EXTRACTED MATERIAL ->
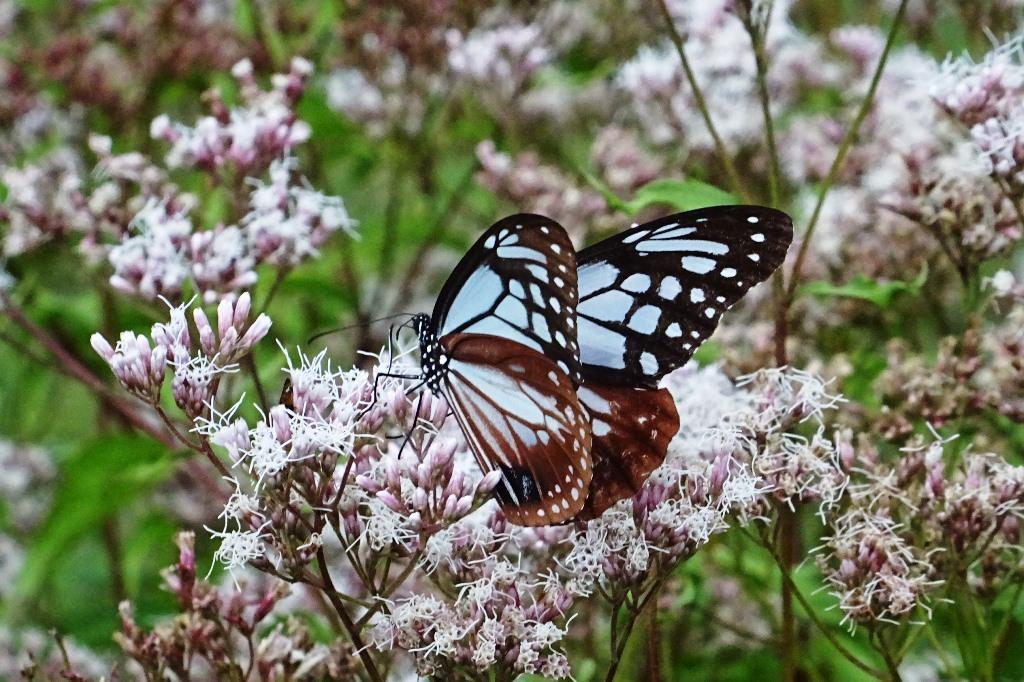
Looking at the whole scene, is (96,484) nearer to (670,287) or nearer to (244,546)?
(244,546)

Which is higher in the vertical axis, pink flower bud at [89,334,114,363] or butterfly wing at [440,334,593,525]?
pink flower bud at [89,334,114,363]

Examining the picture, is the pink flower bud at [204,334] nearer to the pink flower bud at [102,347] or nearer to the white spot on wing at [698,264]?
the pink flower bud at [102,347]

EXERCISE OBJECTIVE -> Present the data above as a numbered list, skipping the blank lines and leaving out the picture.

THE RESULT ->
1. Looking at the whole scene, is (96,484) nearer to (670,287) or nearer to (244,546)?
2. (244,546)
3. Which is higher in the vertical axis, pink flower bud at [89,334,114,363] or butterfly wing at [440,334,593,525]?
4. pink flower bud at [89,334,114,363]
5. Examining the picture, is the pink flower bud at [204,334] nearer to the pink flower bud at [102,347] or nearer to the white spot on wing at [698,264]?
6. the pink flower bud at [102,347]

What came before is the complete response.